Friday 15 February 2019

'I wasn't fully informed' - bishop sorry for HPV remarks

Bishop Phonsie Cullinan
Bishop Phonsie Cullinan

The Bishop of Waterford and Lismore has apologised after warning that a cervical cancer vaccine could lead to promiscuity.

Dr Phonsie Cullinan last week hit out at efforts to prevent the human papillomavirus (HPV) infection among women by saying "we have to do better than to give our boys condoms and our girls injections at the age of 12".

After being roundly criticised by Health Minister Simon Harris and medical chiefs, the senior cleric issued a statement accepting that he had not been "fully informed".

"I wish to apologise for contributing to any misinformation, or indeed for causing upset to anyone, concerning use of the human papillomavirus (HPV) vaccines," said Dr Cullinan.

He said he initially spoke out after parents had raised concerns about the HPV vaccine.

"My intention was solely motivated to protect people from the HPV," he said.

"I was not fully informed about the vaccination programme and I can see now how HPV vaccines can contribute greatly to lowering the rate of cervical cancer.


"As I have learned, possession of full information is paramount on this vital health issue," he added.

Mr Harris had described the bishop's initial remarks as "ignorant".

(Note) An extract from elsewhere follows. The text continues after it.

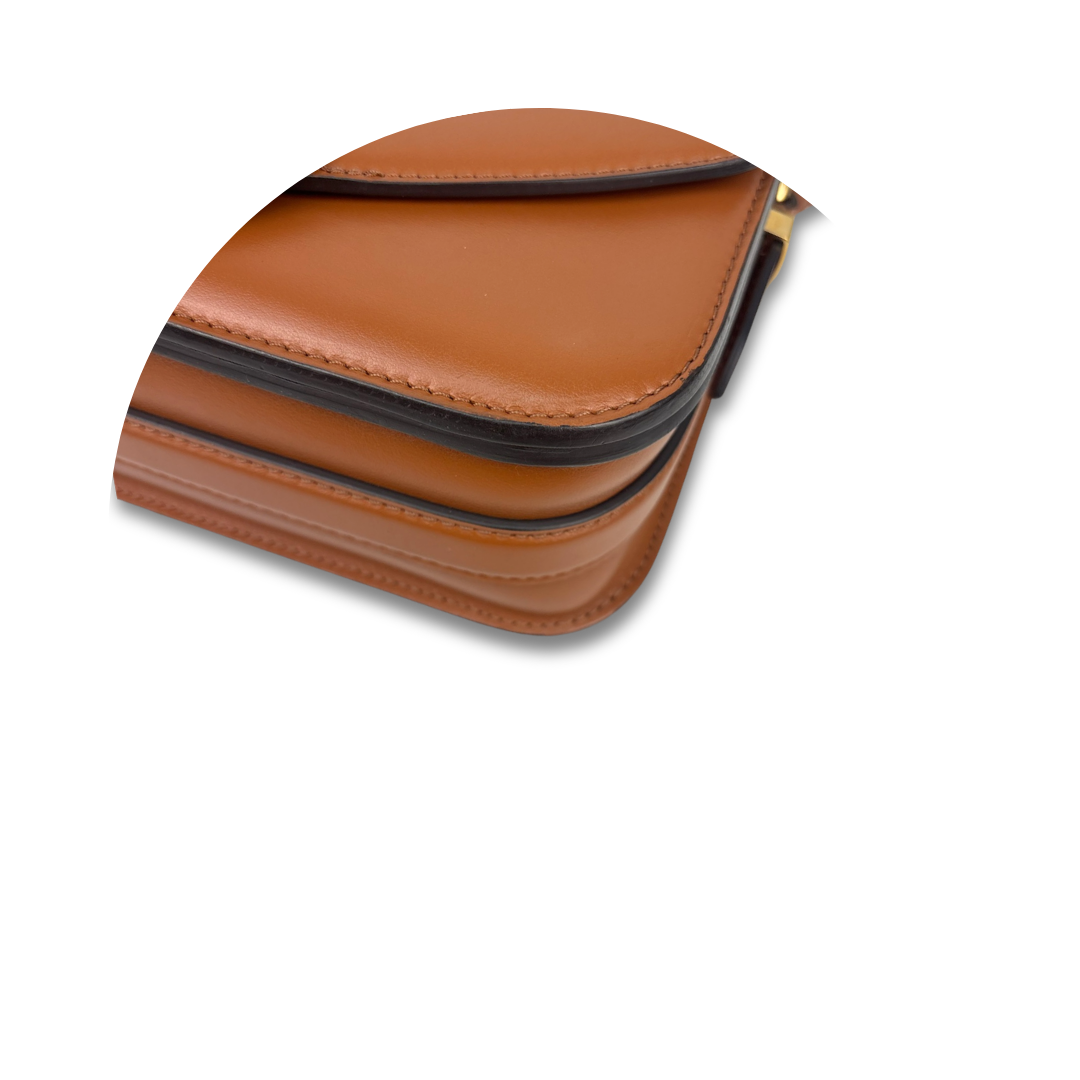 Louis Vuitton Brown Pont 9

The HSE, which has previously warned parents about conflicting and misleading information, said his criticism of the vaccination programme could endanger women's lives.

The HPV vaccine used in Ireland is Gardasil. It is said to protect against two high-risk types of the virus, one of the most common sexually transmitted infections.

Vaccinations against the HPV virus fell by half last year amid scares over side-effects, but the uptake has since stabilised.

Since 2010, more than 230,000 girls have been vaccinated, with about 1,000 reporting adverse reactions.

Ireland has one of the highest cervical cancer rates in Europe, with more than 90 women dying from the disease every year and more than 280 others needing surgery, chemotherapy and/or radiotherapy.